Donald Pleasence ensures that Buchanan isn’t simply and prematurely pathetic but there are disadvantages to this interesting piece of casting. Pleasence is unquestionably magnetic but too idiosyncratic in the role. For the scene in which his commissionaire’s uniform has been put on a tailor’s dummy and Buchanan emerges from a changing cubicle in civvies, Orton’s script notes that, out of uniform, he ‘appears smaller, shrunken and insignificant’. Donald Pleasence doesn’t, either here or subsequently. According to Orton’s diaries, it was Pleasence’s decision to wear (what are obviously) dentures. The appendage is resonant, given the importance of false teeth in Loot and Orton’s account of his mother’s death, but it unhelpfully makes Pleasence look even more singular than he already does. In the early scenes, there’s a slight military twang to his voice; as the play goes on, his accent becomes more all-purpose ordinary man. I wasn’t sure if this was intentional, reflecting Buchanan’s descent into helpless anonymity, or just inconsistent. Pleasence is sometimes affecting but you get the sense that he’s keeping his aggressive eccentricity in check: it breaks out – and is too powerful – when Buchanan fulminates against the idleness of Raymond, who is excellently played by Richard O’Callaghan. As Debbie, Sheila White, like O’Callaghan, is admirably and likeably natural. Hermione Baddeley is touchingly woebegone as Edith.

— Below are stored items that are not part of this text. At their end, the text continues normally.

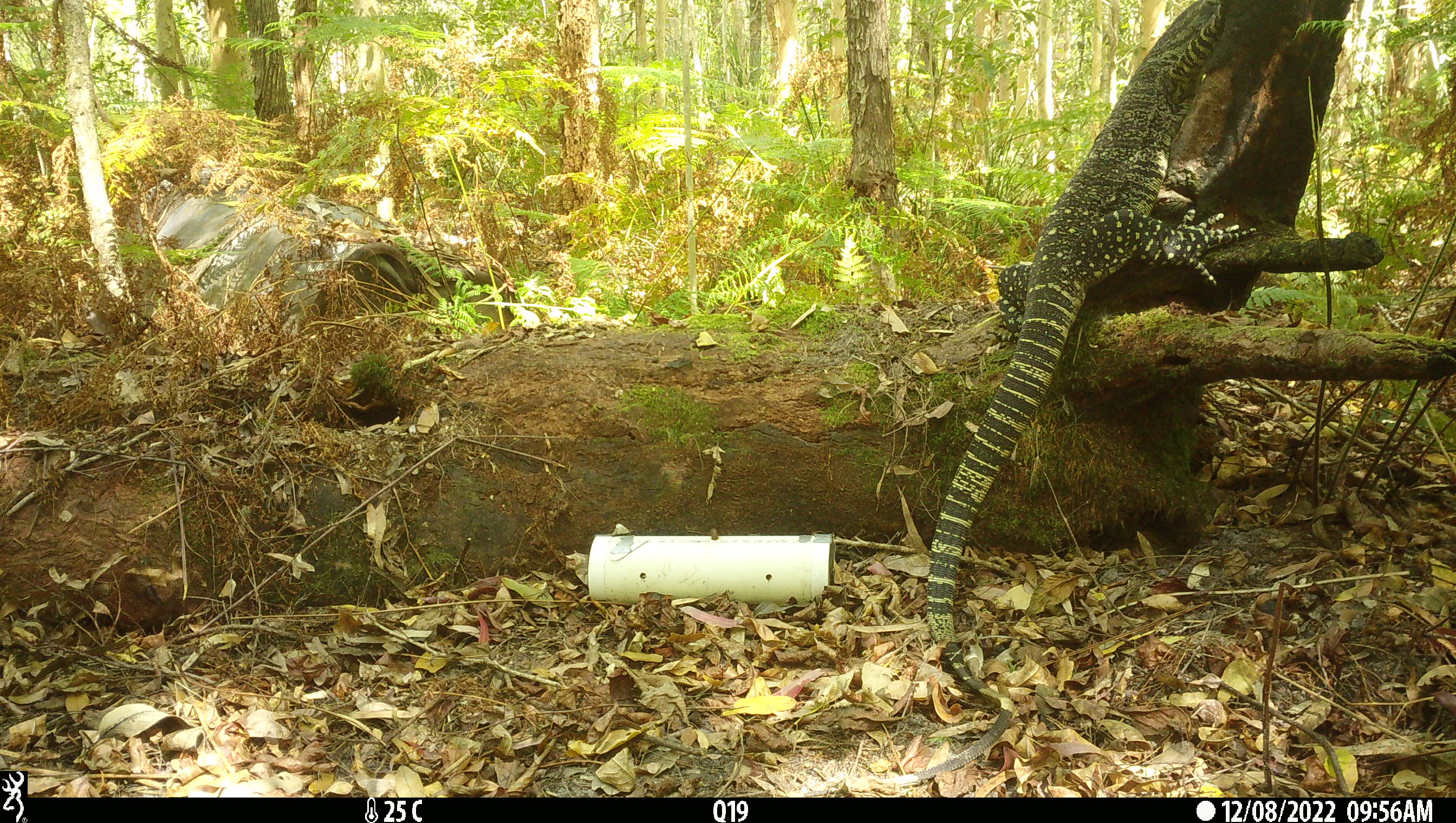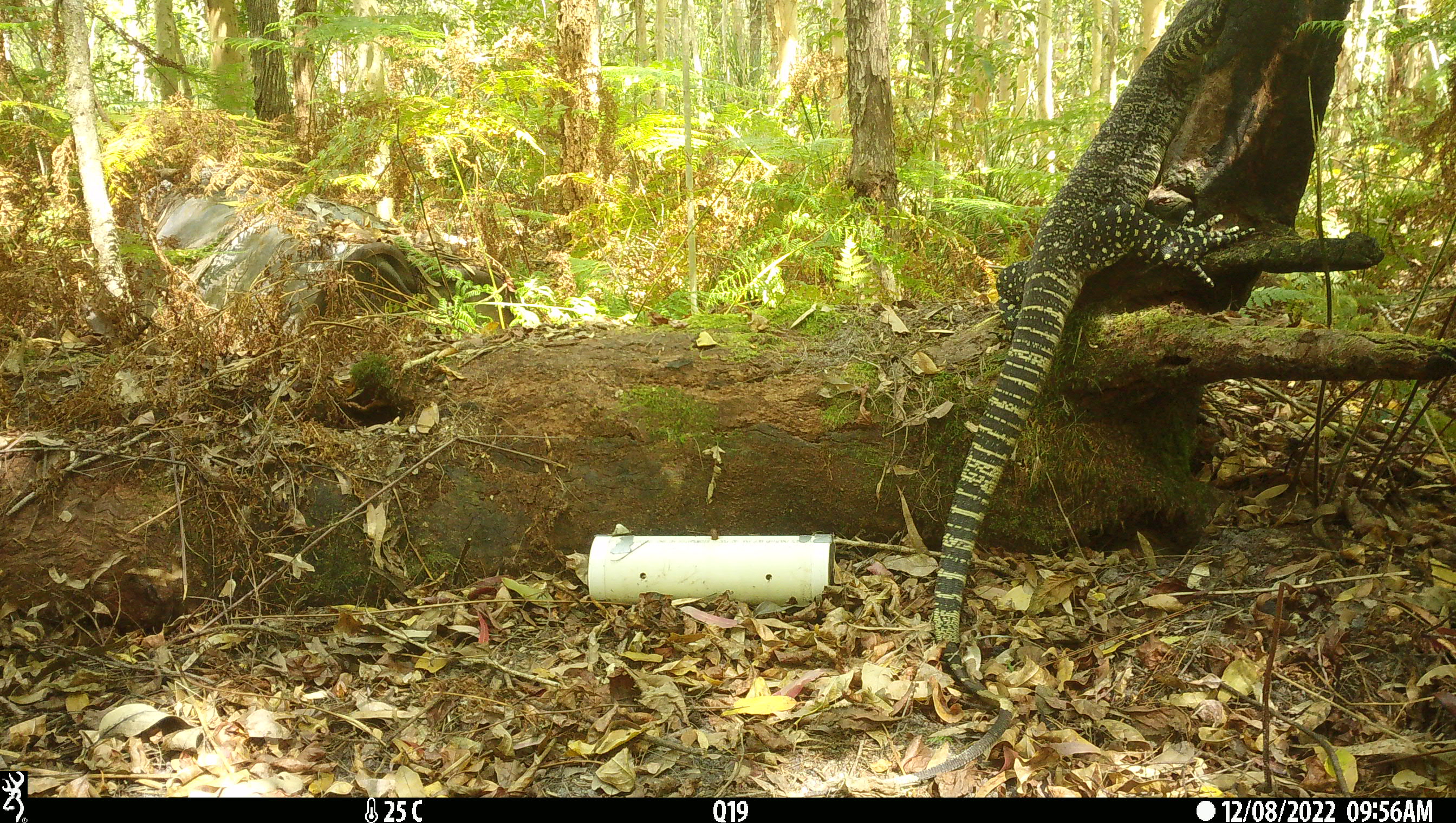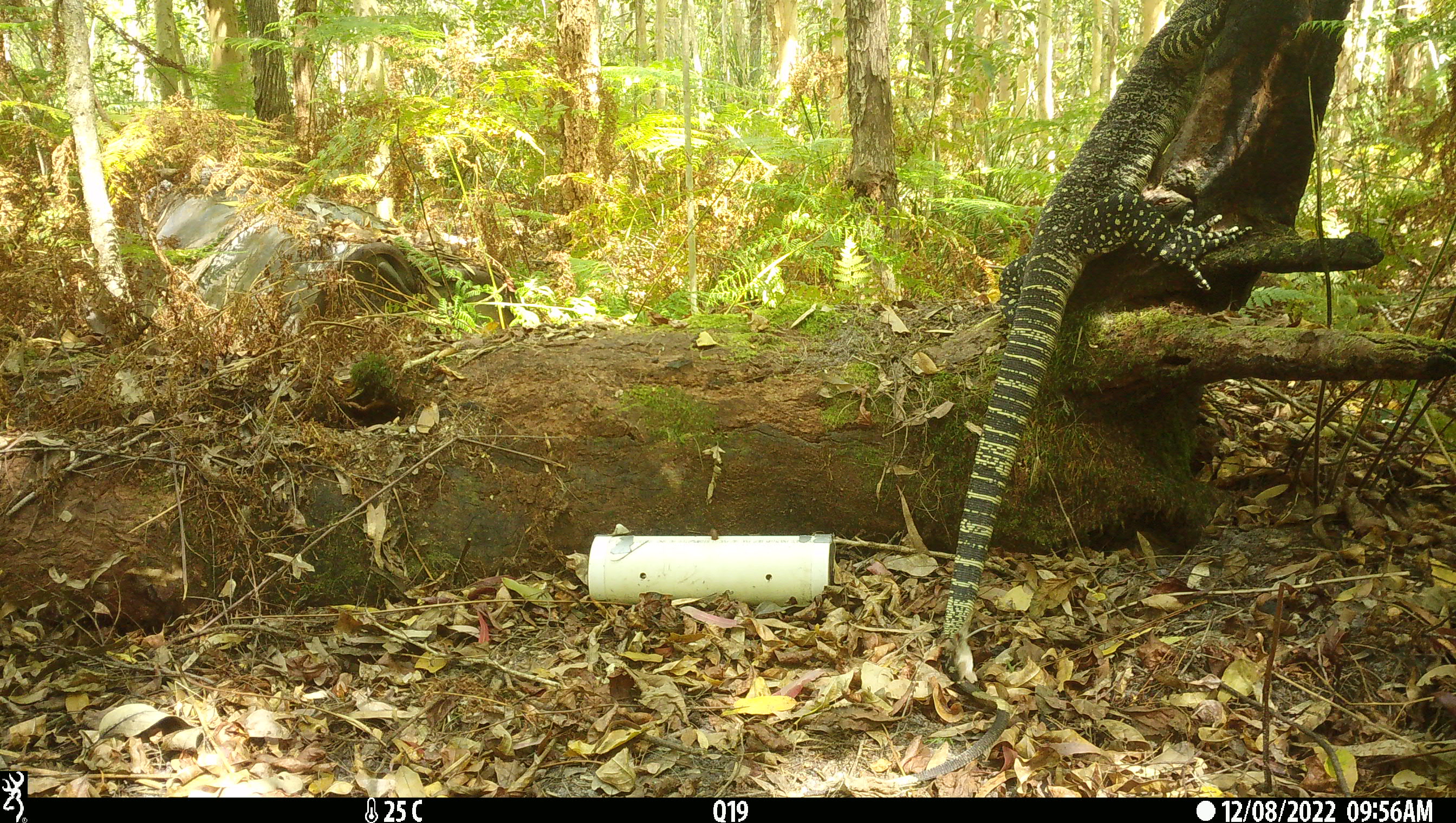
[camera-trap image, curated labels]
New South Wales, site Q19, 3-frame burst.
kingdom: Animalia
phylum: Chordata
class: Reptilia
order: Squamata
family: Varanidae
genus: Varanus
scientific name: Varanus varius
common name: lace monitor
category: goanna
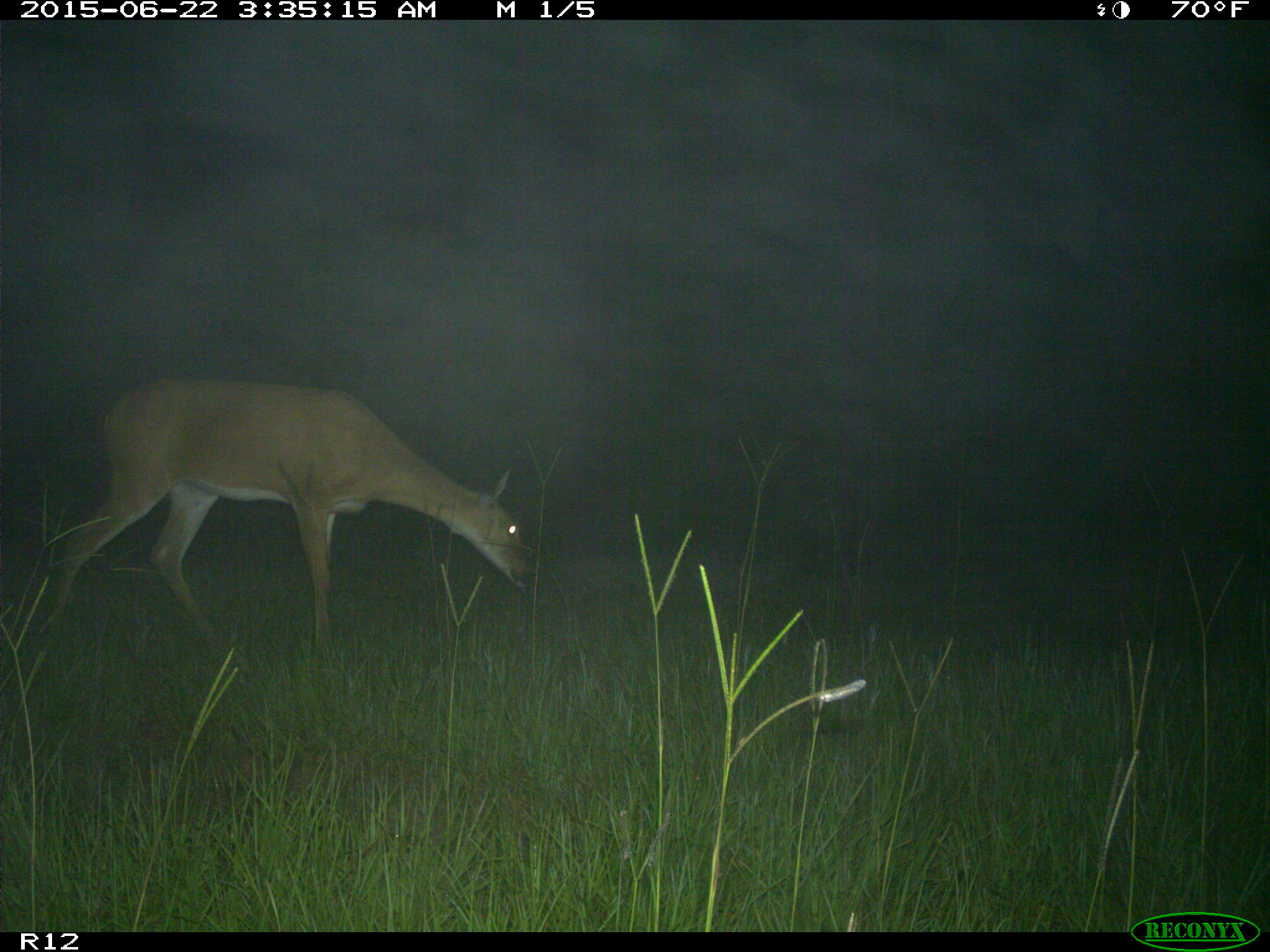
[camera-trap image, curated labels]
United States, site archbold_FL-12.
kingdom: Animalia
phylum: Chordata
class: Mammalia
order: Artiodactyla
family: Cervidae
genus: Odocoileus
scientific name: Odocoileus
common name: deer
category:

It was a treat for me that the BFI screening of The Good and Faithful Servant was introduced by Patricia Routledge, in conversation with one of the senior BFI curators: she was up in London to be interviewed for a new BBC documentary about Joe Orton, due to be shown towards the end of this year. She talked about Orton’s attendance at the read-through and rehearsals, describing her apprehension about meeting him (she thought he loathed not just Mrs Vealfoy but women generally) and her relief that he turned out to be courteous and constructive in his comments on the production. Asked if she’d done any further Orton, Routledge said no – she’d been offered Entertaining Mr Sloane (Orton’s diaries suggest this must have been the television version in 1968) but turned it down: ‘I hated the play’. Patricia Routledge is eighty-eight now but altogether vigorous. She was especially alert to signals that her much younger interviewer was patronising her. ‘You’re clearly someone with very firm opinions,’ he said blandly at one point. ‘Not as firm as Mrs Vealfoy’s,’ came the quick reply.
19 August 2017
[1] In the television production, the ‘redcoat’ references were changed to ‘redband’, presumably to avoid problems with Butlin’s.